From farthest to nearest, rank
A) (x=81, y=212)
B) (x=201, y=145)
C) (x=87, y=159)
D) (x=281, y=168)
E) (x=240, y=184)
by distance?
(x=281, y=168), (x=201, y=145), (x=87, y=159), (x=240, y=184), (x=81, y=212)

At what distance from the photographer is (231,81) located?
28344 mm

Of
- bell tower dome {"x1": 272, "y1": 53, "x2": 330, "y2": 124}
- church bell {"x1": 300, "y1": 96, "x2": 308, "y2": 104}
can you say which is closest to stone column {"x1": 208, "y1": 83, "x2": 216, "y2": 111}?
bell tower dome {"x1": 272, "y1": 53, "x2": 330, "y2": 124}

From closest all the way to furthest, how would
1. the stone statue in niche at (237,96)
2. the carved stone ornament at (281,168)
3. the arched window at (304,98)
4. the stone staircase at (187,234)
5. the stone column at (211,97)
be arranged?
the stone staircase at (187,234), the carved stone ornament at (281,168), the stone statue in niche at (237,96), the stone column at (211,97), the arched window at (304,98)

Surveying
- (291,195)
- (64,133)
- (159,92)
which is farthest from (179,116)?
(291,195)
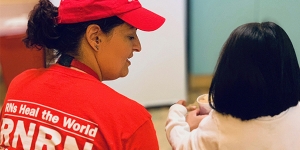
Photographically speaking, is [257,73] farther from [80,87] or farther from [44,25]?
[44,25]

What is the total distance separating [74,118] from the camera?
83cm

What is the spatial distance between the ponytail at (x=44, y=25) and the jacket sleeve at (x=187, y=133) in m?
0.39

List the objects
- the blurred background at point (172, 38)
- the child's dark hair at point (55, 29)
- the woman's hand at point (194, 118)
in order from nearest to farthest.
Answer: the child's dark hair at point (55, 29) → the woman's hand at point (194, 118) → the blurred background at point (172, 38)

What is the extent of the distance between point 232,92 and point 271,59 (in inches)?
4.7

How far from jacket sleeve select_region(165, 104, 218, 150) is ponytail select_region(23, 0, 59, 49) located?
1.27 feet

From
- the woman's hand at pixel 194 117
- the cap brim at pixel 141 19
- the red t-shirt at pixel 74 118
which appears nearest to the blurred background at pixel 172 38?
the woman's hand at pixel 194 117

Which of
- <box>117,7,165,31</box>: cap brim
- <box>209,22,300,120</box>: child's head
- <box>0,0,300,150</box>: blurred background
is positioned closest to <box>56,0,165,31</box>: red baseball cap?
<box>117,7,165,31</box>: cap brim

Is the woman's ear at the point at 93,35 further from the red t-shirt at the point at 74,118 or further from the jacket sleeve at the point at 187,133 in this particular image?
the jacket sleeve at the point at 187,133

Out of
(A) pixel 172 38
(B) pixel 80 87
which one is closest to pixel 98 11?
(B) pixel 80 87

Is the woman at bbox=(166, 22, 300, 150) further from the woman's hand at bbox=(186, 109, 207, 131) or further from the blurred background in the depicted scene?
the blurred background

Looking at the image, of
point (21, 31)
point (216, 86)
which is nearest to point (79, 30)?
point (216, 86)

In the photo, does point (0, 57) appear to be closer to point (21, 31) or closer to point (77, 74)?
point (21, 31)

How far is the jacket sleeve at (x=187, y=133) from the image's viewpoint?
94 centimetres

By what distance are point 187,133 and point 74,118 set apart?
1.13 feet
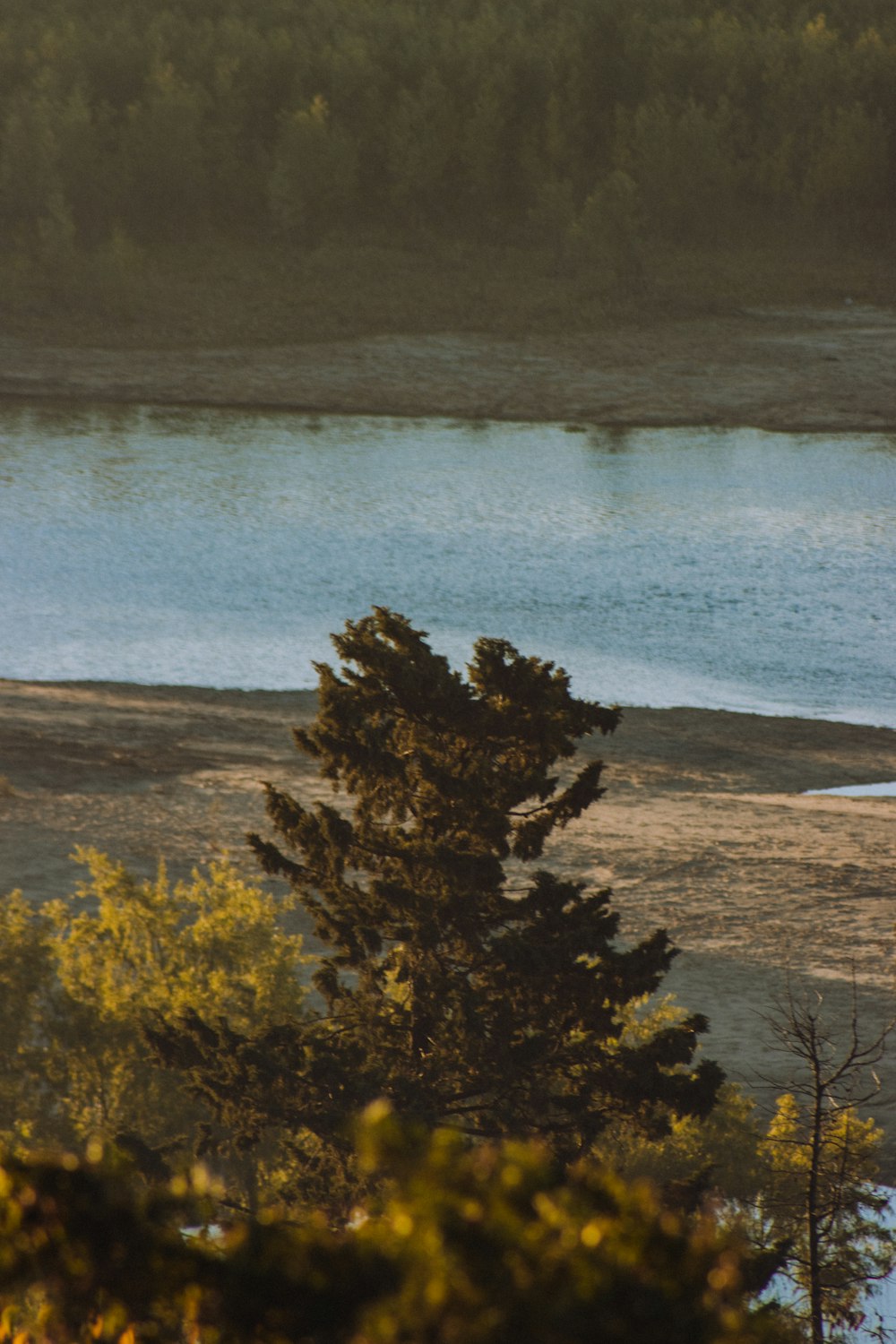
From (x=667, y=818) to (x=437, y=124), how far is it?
4222cm

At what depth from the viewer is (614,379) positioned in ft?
142

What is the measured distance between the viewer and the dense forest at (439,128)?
5275cm

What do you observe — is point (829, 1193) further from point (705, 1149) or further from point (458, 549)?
point (458, 549)

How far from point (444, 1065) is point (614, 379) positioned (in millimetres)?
35756

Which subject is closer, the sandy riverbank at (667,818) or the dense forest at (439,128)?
the sandy riverbank at (667,818)

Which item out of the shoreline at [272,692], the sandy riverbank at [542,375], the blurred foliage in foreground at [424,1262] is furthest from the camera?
the sandy riverbank at [542,375]

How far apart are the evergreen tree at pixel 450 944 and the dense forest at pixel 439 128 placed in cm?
4169

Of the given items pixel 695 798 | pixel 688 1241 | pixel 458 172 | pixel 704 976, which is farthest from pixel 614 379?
pixel 688 1241

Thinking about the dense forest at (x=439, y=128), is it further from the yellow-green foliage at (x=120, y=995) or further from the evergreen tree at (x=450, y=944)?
the evergreen tree at (x=450, y=944)

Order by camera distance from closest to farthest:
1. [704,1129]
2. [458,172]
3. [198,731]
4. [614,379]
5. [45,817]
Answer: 1. [704,1129]
2. [45,817]
3. [198,731]
4. [614,379]
5. [458,172]

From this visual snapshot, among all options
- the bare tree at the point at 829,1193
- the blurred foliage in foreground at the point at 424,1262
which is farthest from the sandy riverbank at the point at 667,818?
the blurred foliage in foreground at the point at 424,1262

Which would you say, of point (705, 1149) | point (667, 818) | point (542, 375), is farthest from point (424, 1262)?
point (542, 375)

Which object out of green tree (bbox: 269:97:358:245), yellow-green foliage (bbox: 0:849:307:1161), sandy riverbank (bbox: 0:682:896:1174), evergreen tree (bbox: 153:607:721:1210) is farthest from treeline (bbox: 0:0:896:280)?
evergreen tree (bbox: 153:607:721:1210)

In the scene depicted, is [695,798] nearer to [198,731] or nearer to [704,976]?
[704,976]
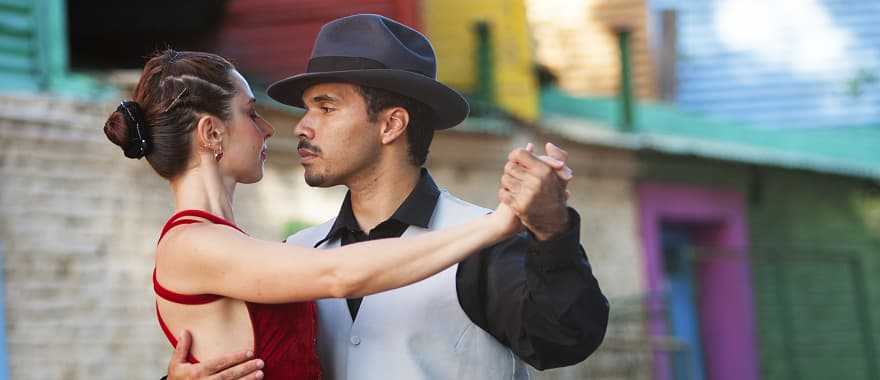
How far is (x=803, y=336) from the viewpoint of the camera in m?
12.5

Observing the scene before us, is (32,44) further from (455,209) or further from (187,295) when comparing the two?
(187,295)

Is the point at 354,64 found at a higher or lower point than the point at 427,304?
higher

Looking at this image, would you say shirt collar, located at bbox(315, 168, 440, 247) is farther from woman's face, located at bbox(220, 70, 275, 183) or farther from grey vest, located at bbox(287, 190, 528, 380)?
woman's face, located at bbox(220, 70, 275, 183)

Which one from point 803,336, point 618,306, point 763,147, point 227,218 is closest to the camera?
point 227,218

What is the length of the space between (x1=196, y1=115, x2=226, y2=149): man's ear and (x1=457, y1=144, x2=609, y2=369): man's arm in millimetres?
662

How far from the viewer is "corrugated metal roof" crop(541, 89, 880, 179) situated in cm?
1198

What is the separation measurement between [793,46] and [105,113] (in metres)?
9.28

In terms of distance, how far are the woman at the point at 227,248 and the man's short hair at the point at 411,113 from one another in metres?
0.31

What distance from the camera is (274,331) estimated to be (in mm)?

**WHAT YOU ARE ASKED TO DO**
Rewrite every record above, changing "photographer" to "camera operator" and keeping everything else the same. Leave the pictures out of your answer.

**SOLUTION TO THIS PROBLEM**
From farthest to nearest, rank
A) (x=81, y=212)
B) (x=201, y=145)
C) (x=87, y=159)
D) (x=281, y=168)
E) (x=240, y=184)
by distance?
(x=281, y=168), (x=201, y=145), (x=87, y=159), (x=240, y=184), (x=81, y=212)

At what distance from the camera operator is (231,81) located?
28344 mm

Of
- bell tower dome {"x1": 272, "y1": 53, "x2": 330, "y2": 124}
- church bell {"x1": 300, "y1": 96, "x2": 308, "y2": 104}
can you say which is closest to stone column {"x1": 208, "y1": 83, "x2": 216, "y2": 111}?
bell tower dome {"x1": 272, "y1": 53, "x2": 330, "y2": 124}

From closest all the way to furthest, how would
1. the stone statue in niche at (237,96)
2. the carved stone ornament at (281,168)
3. the arched window at (304,98)
4. the stone staircase at (187,234)
5. the stone column at (211,97)
be arranged?
the stone staircase at (187,234), the carved stone ornament at (281,168), the stone statue in niche at (237,96), the stone column at (211,97), the arched window at (304,98)

Surveying
- (291,195)
- (64,133)
- (159,92)
which is farthest from (179,116)?
(291,195)
Photographically speaking, is [257,73] farther from [80,87] or farther from [44,25]?
[44,25]

What is the total distance separating [74,118] from the camera?
83cm

What is the spatial distance between the ponytail at (x=44, y=25) and the jacket sleeve at (x=187, y=133) in m?
0.39

List the objects
- the blurred background at point (172, 38)
- the child's dark hair at point (55, 29)
- the woman's hand at point (194, 118)
in order from nearest to farthest.
Answer: the child's dark hair at point (55, 29) → the woman's hand at point (194, 118) → the blurred background at point (172, 38)

What is the extent of the distance between point 232,92 and point 271,59 (in inches)?
4.7

How far from jacket sleeve select_region(165, 104, 218, 150) is ponytail select_region(23, 0, 59, 49) located?
1.27 feet

From
- the woman's hand at pixel 194 117
- the cap brim at pixel 141 19
- the red t-shirt at pixel 74 118
which appears nearest to the blurred background at pixel 172 38?
the woman's hand at pixel 194 117

Which of
- <box>117,7,165,31</box>: cap brim
- <box>209,22,300,120</box>: child's head
- <box>0,0,300,150</box>: blurred background
is positioned closest to <box>56,0,165,31</box>: red baseball cap?
<box>117,7,165,31</box>: cap brim

Is the woman's ear at the point at 93,35 further from the red t-shirt at the point at 74,118 or further from the jacket sleeve at the point at 187,133 in this particular image?
the jacket sleeve at the point at 187,133

Out of
(A) pixel 172 38
(B) pixel 80 87
which one is closest to pixel 98 11?
(B) pixel 80 87

Is the woman at bbox=(166, 22, 300, 150) further from the woman's hand at bbox=(186, 109, 207, 131) or further from the blurred background in the depicted scene?
the blurred background

Looking at the image, of
point (21, 31)
point (216, 86)
which is nearest to point (79, 30)?
point (216, 86)

In the photo, does point (0, 57) appear to be closer to point (21, 31) or closer to point (77, 74)?
point (21, 31)

How far is the jacket sleeve at (x=187, y=133) from the image's viewpoint?
94 centimetres

By what distance are point 187,133 and point 74,118 set apart?
1.13 feet
From (x=667, y=818) to (x=437, y=124), how far is it?
4222cm

At what depth from the viewer is (614,379) positioned in ft?
142

What is the measured distance between the viewer and the dense forest at (439,128)?
5275cm

What do you observe — is point (829, 1193) further from point (705, 1149) or further from point (458, 549)?
point (458, 549)

How far from point (444, 1065) is point (614, 379) positioned (in millimetres)?
35756

Which subject is closer, the sandy riverbank at (667,818) or the dense forest at (439,128)?
the sandy riverbank at (667,818)

Which item out of the shoreline at [272,692], the sandy riverbank at [542,375], the blurred foliage in foreground at [424,1262] is furthest from the camera?
the sandy riverbank at [542,375]

How far apart are the evergreen tree at pixel 450 944 and the dense forest at pixel 439 128 placed in cm?
4169

Of the given items pixel 695 798 | pixel 688 1241 | pixel 458 172 | pixel 704 976, which is farthest from pixel 614 379?
pixel 688 1241

Thinking about the dense forest at (x=439, y=128), is it further from the yellow-green foliage at (x=120, y=995) or further from the evergreen tree at (x=450, y=944)?
the evergreen tree at (x=450, y=944)

Order by camera distance from closest to farthest:
1. [704,1129]
2. [458,172]
3. [198,731]
4. [614,379]
5. [45,817]
Answer: 1. [704,1129]
2. [45,817]
3. [198,731]
4. [614,379]
5. [458,172]

From this visual snapshot, among all options
- the bare tree at the point at 829,1193
- the blurred foliage in foreground at the point at 424,1262
which is farthest from the sandy riverbank at the point at 667,818?
the blurred foliage in foreground at the point at 424,1262

Which would you say, of point (705, 1149) | point (667, 818) | point (542, 375), is farthest from point (424, 1262)?
point (542, 375)

Which object out of green tree (bbox: 269:97:358:245), yellow-green foliage (bbox: 0:849:307:1161), sandy riverbank (bbox: 0:682:896:1174), evergreen tree (bbox: 153:607:721:1210) is farthest from treeline (bbox: 0:0:896:280)?
evergreen tree (bbox: 153:607:721:1210)

In the scene depicted, is [695,798] nearer to [198,731] or nearer to [704,976]?
[704,976]
How far is (x=803, y=336) from the viewpoint of the camera in m?
12.5

Observing the scene before us, is (32,44) further from (455,209) or further from (187,295) when comparing the two?
(187,295)

Is the point at 354,64 found at a higher or lower point than the point at 427,304?
higher

Looking at this image, would you say shirt collar, located at bbox(315, 168, 440, 247) is farther from woman's face, located at bbox(220, 70, 275, 183) or farther from grey vest, located at bbox(287, 190, 528, 380)?
woman's face, located at bbox(220, 70, 275, 183)

Which one from point 803,336, point 618,306, point 763,147, point 227,218 is closest to the camera?
point 227,218

What is the length of the space between (x1=196, y1=115, x2=226, y2=149): man's ear and (x1=457, y1=144, x2=609, y2=369): man's arm in millimetres?
662

How far from the viewer is "corrugated metal roof" crop(541, 89, 880, 179) situated in cm?
1198

What is the separation measurement between [793,46] and [105,113] (in metres)?
9.28

In terms of distance, how far are the woman at the point at 227,248 and the man's short hair at the point at 411,113 from one another in metres?
0.31

What distance from the camera is (274,331) estimated to be (in mm)?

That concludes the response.